PROBLEM TO WORK ON
Please copy, with no word changed, only the run of lines that opens with the line containing "kingdom: Animalia" and closes with the last line below.

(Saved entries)
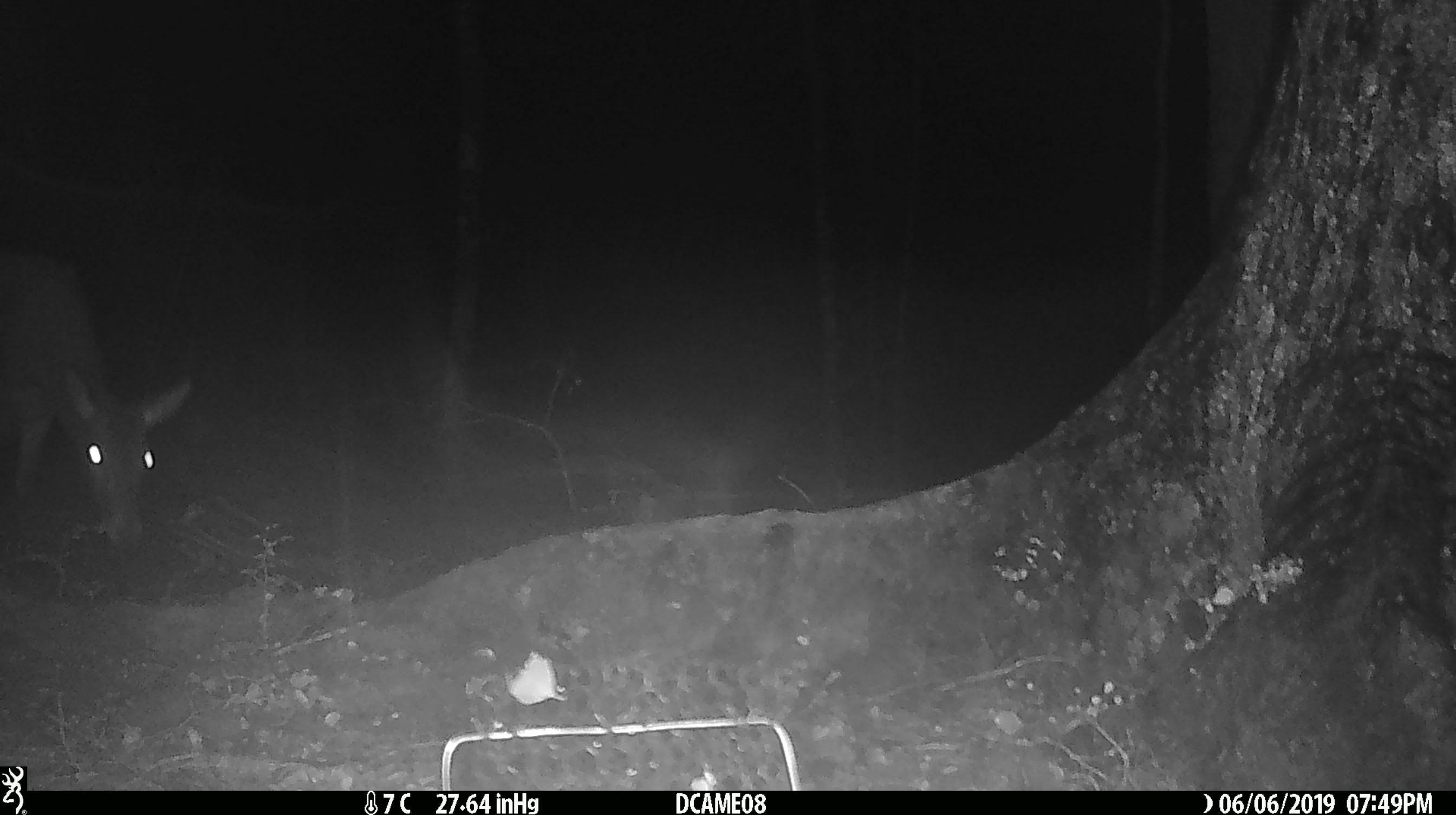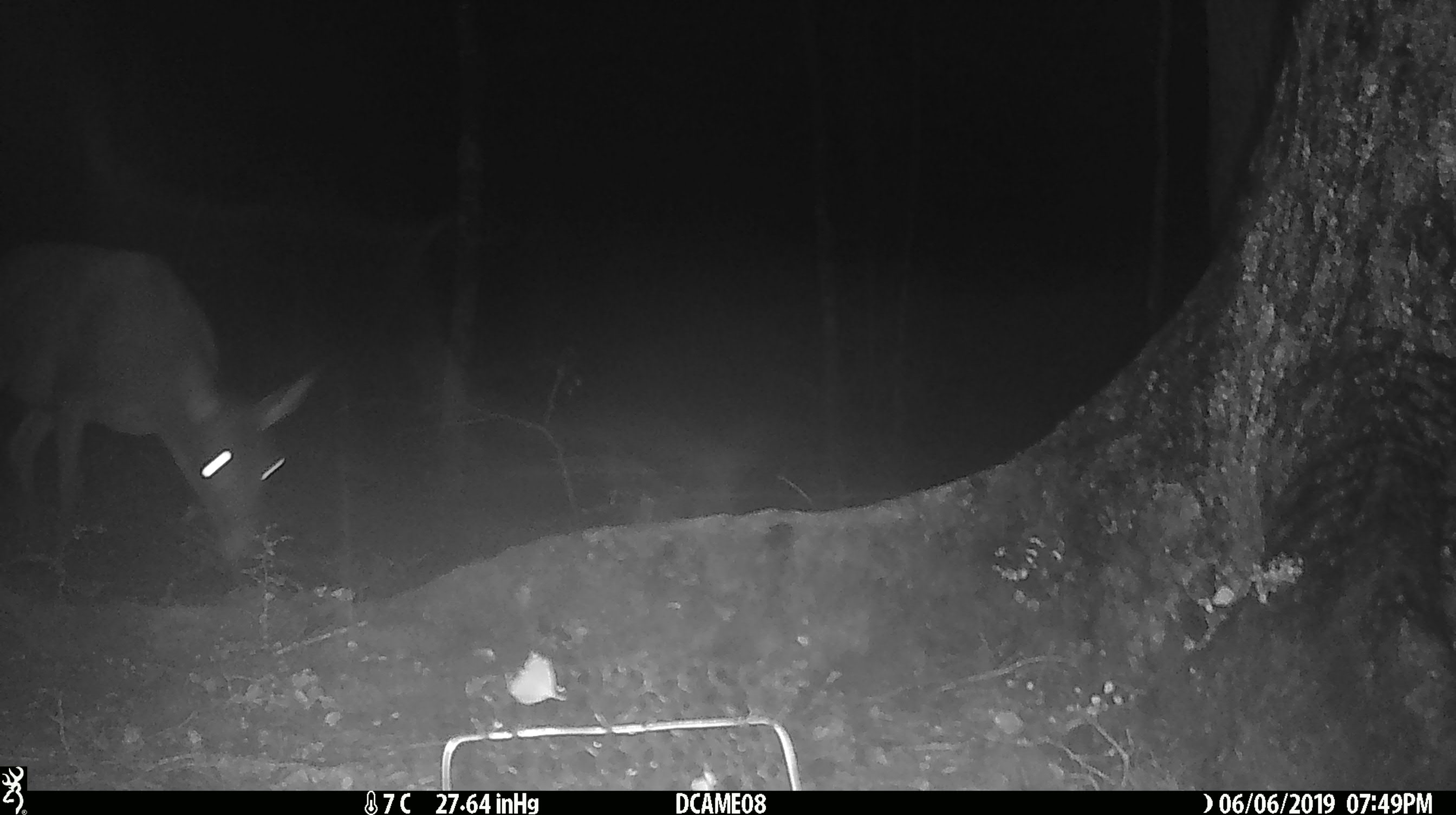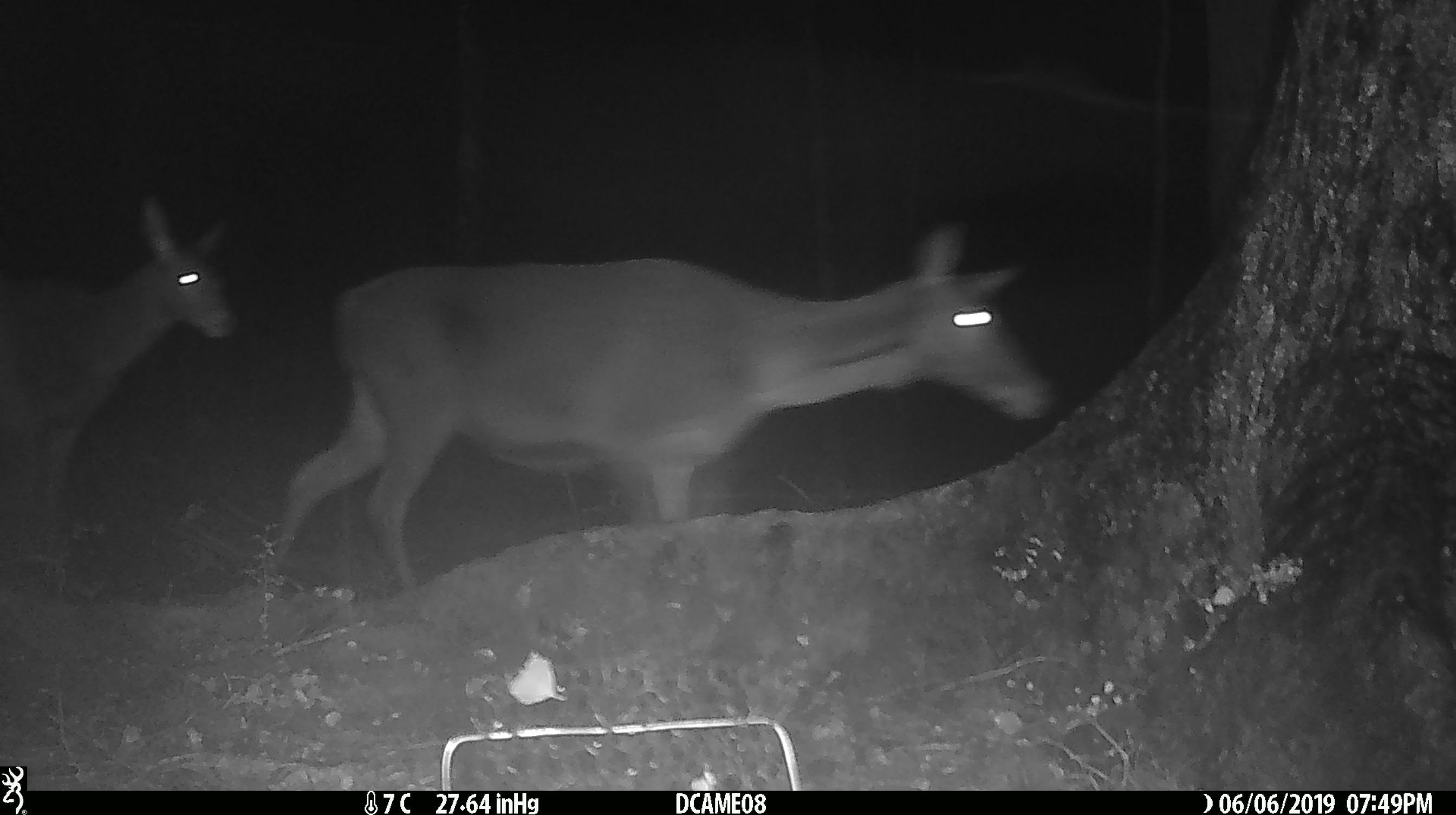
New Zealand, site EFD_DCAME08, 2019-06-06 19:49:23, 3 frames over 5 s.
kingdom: Animalia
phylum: Chordata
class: Mammalia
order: Artiodactyla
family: Cervidae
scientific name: Cervidae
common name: deer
Deer (Cervidae).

PROBLEM SOLUTION
kingdom: Animalia
phylum: Chordata
class: Mammalia
order: Artiodactyla
family: Cervidae
scientific name: Cervidae
common name: deer
Deer (Cervidae).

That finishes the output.